**Task description**
Pictures in the material below are to be left out, and only the lines from the line with "qui&eacute;n podr&aacute; salvarnos?" up to and including the line with "MAX MARA WEEK END LINE Cardigans" are to be written out exactly.

**Provided records**
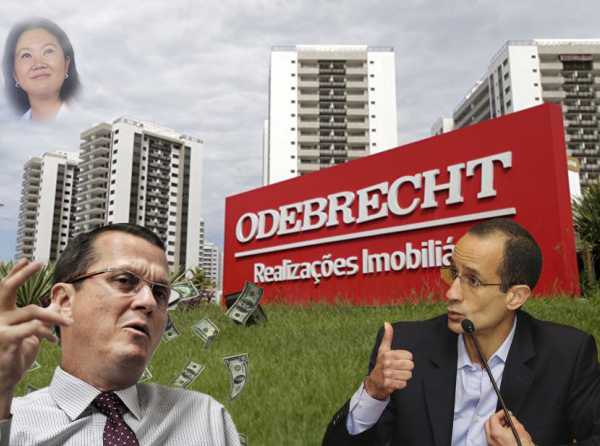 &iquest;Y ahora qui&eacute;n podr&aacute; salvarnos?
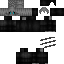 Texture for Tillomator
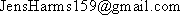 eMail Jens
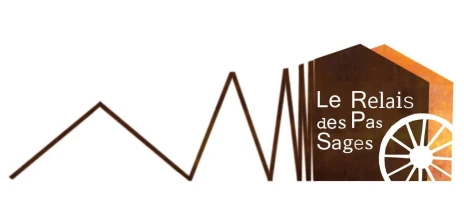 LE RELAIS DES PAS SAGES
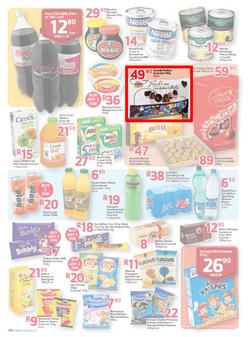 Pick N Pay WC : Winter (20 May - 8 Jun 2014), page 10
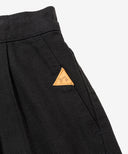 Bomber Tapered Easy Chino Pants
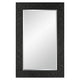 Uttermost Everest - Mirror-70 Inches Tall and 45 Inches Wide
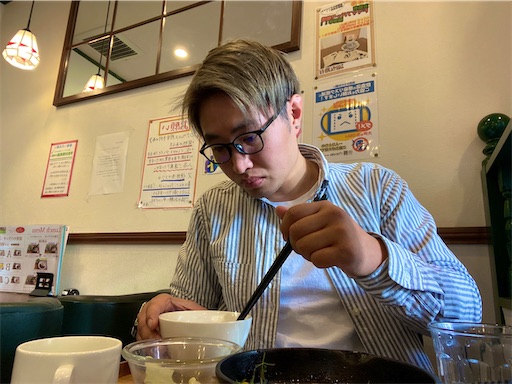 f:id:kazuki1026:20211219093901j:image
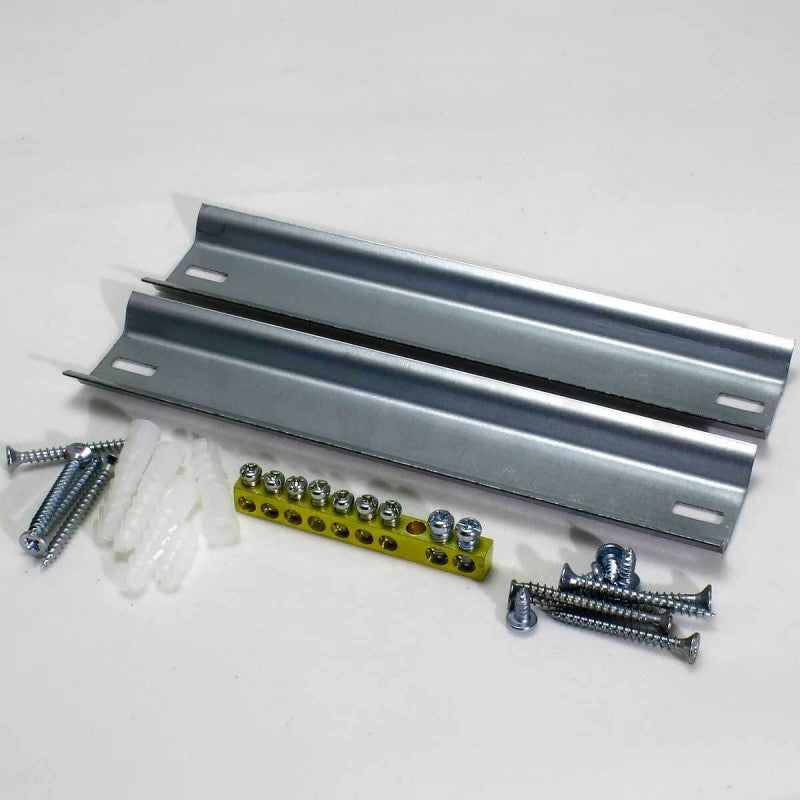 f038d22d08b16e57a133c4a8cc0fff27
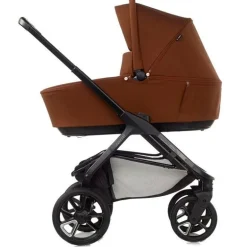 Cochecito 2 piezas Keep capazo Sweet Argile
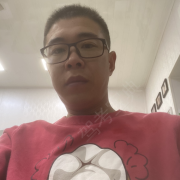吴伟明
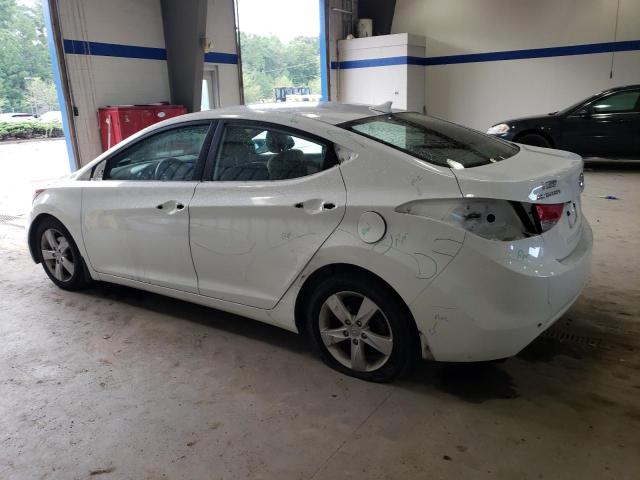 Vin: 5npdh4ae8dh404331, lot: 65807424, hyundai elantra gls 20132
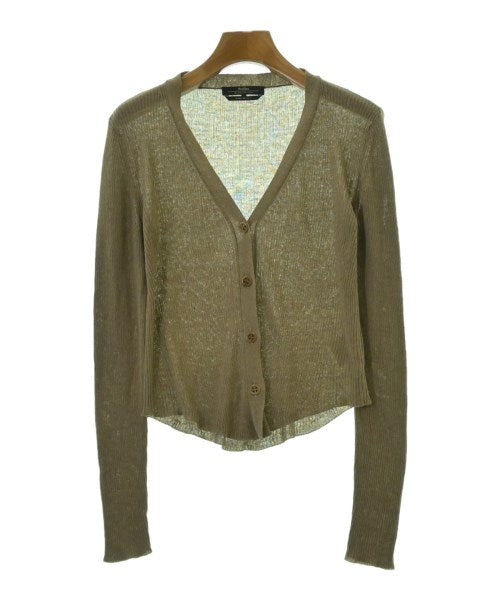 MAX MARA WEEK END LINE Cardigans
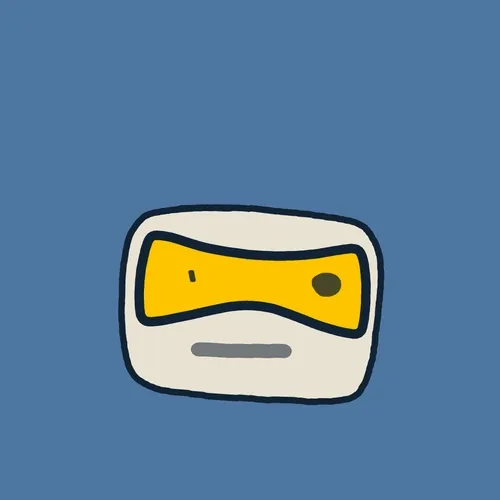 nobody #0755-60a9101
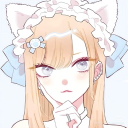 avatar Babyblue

==

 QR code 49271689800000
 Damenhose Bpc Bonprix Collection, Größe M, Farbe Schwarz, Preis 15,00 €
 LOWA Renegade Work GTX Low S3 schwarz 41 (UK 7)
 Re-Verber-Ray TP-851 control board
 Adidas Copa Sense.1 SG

...

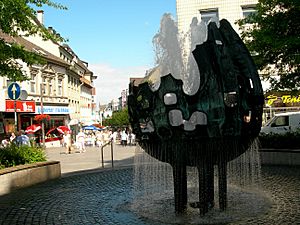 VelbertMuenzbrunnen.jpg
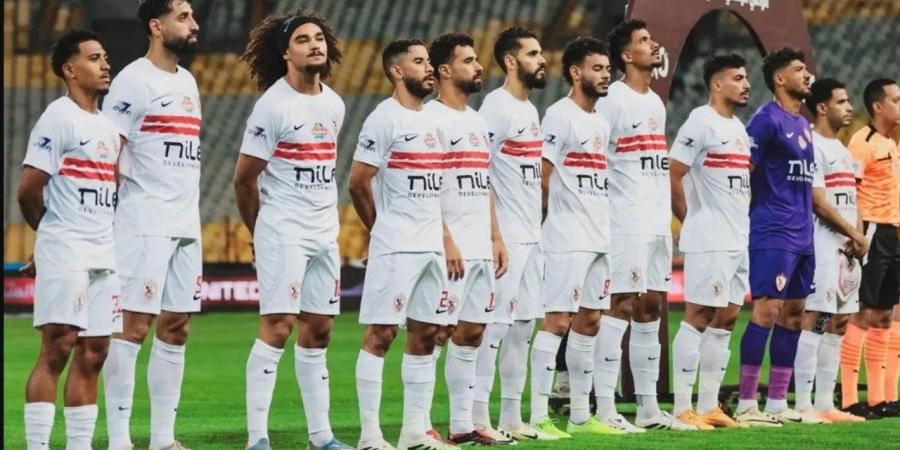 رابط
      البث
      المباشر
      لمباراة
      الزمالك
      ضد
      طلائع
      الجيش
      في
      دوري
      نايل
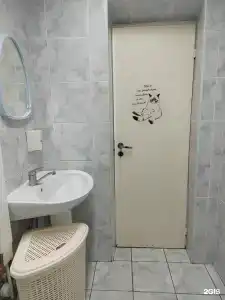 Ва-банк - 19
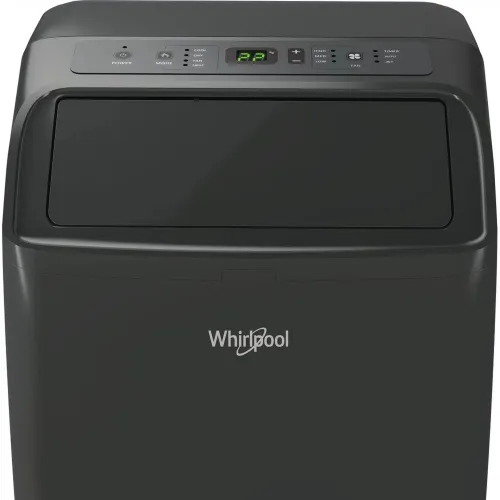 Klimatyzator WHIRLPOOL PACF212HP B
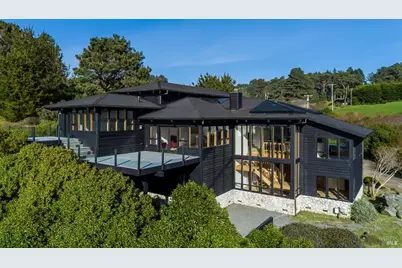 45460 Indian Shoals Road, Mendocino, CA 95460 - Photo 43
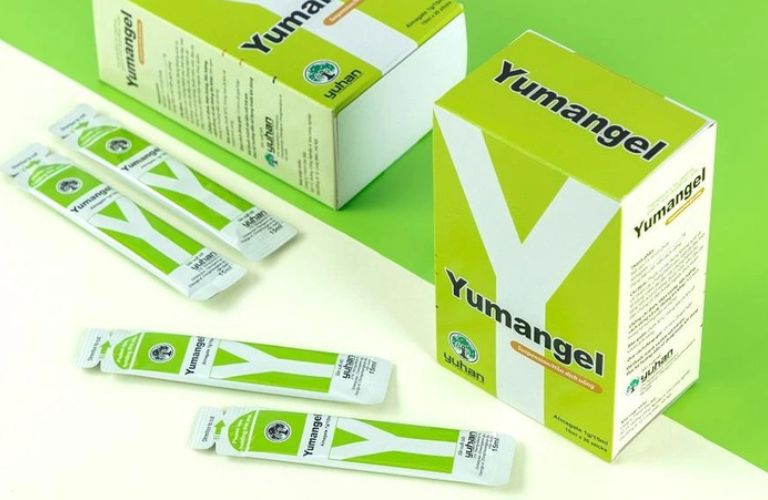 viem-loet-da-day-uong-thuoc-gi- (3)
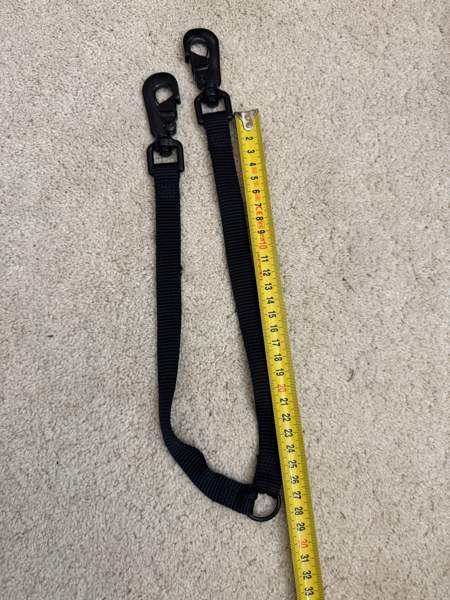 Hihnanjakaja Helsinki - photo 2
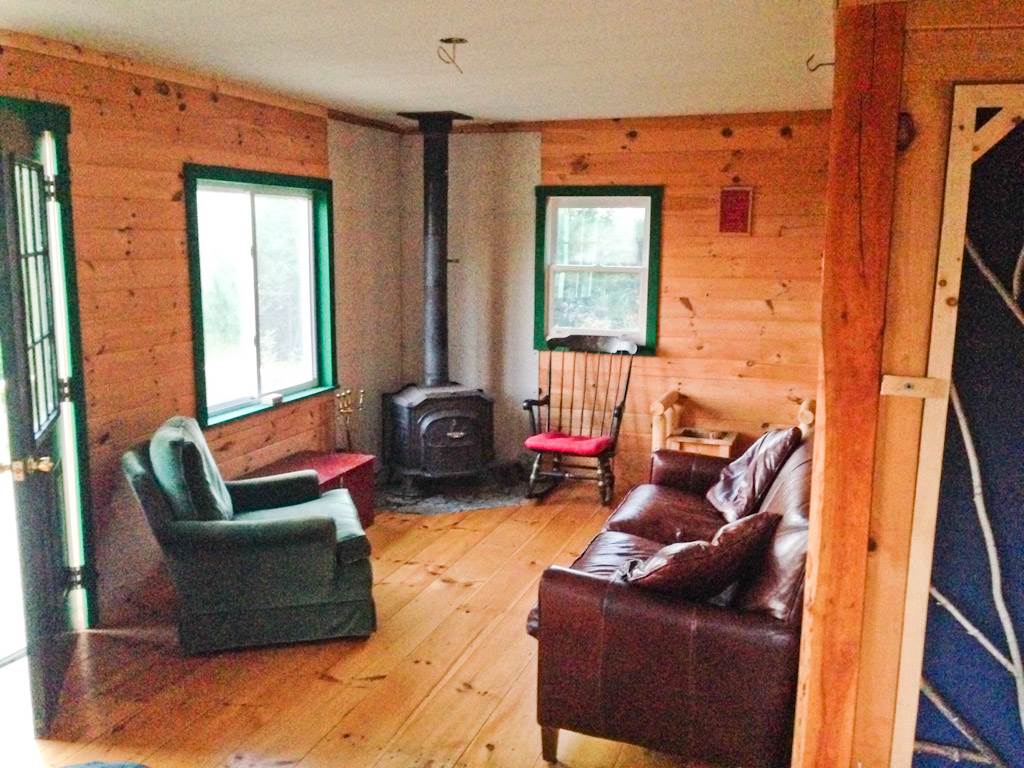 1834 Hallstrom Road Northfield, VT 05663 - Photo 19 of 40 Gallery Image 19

**Task result**
 &iquest;Y ahora qui&eacute;n podr&aacute; salvarnos?
 Texture for Tillomator
 eMail Jens
 LE RELAIS DES PAS SAGES
 Pick N Pay WC : Winter (20 May - 8 Jun 2014), page 10
 Bomber Tapered Easy Chino Pants
 Uttermost Everest - Mirror-70 Inches Tall and 45 Inches Wide
 f:id:kazuki1026:20211219093901j:image
 f038d22d08b16e57a133c4a8cc0fff27
 Cochecito 2 piezas Keep capazo Sweet Argile
吴伟明
 Vin: 5npdh4ae8dh404331, lot: 65807424, hyundai elantra gls 20132
 MAX MARA WEEK END LINE Cardigans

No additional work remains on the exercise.